No. 496: ALERT GAAP-Based U.S. Budget Deficit
No. 496: ALERT
GAAP-Based U.S. Budget Deficit
January 17, 2013
Actual 2012 Federal Budget Deficit Hit $6.9 Trillion
U.S. Treasury Publishes 2012 Financial Statement of the United States Government
Based on generally-accepted-accounting principles—or GAAP-based accounting—the 2012 consolidated financial statements of the United States Government showed a $6.9 trillion deficit for fiscal 2012, up from $4.6 trillion in 2011. The latest detail showed the uncontainable and uncontrollable actual federal budget deficit to be deteriorating rapidly. The much-delayed GAAP-based statements were published by the U.S. Treasury, today, January 17th.
Those deficit numbers reflect consistent GAAP accounting on current fiscal operations, plus year-to-year deterioration in the net present value (NPV) of unfunded liabilities for programs such as Social Security and Medicare. Reflecting the time value of money, the NPV represents the amount of cash in-hand needed to cover future obligations.

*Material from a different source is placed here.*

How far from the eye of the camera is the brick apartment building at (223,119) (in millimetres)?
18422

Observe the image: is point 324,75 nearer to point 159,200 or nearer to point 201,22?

Based on tentative calculations from numbers in the report, total U.S. government obligations—including the NPV of the unfunded-liabilities of social programs—is around $88 trillion, or nearly six-times annual U.S. GDP.
Even so, significant accounting problems with the statements continue, including “material” issues raised by the auditor, the Government Accountability Office (GAO). As a result, the GAO does not offer an opinion on the statements. With fully-proper accounting, the actual 2012 deficit likely topped $7 trillion, with the 2011 deficit topping $5 trillion, as discussed in Special Commentary (No. 485), Section III.
Before consideration of changes in the unfunded liabilities, the GAAP-based deficit for 2012 was $1,316.3 billion, some $226.9 billion worse than the official cash-based 2012 deficit of $1,089.4 billion. In 2011, the equivalent GAAP number was $1,312.6 billion, but the cash number was only $14.0 billion less at $1,298.6 billion.
PLEASE NOTE: A Special Commentary will follow soon with a more-detailed analysis of the 246-page document, including the specifics of the ShadowStats estimates. The government’s 2012 financial statements are available here: http://fms.treas.gov/fr/index.html.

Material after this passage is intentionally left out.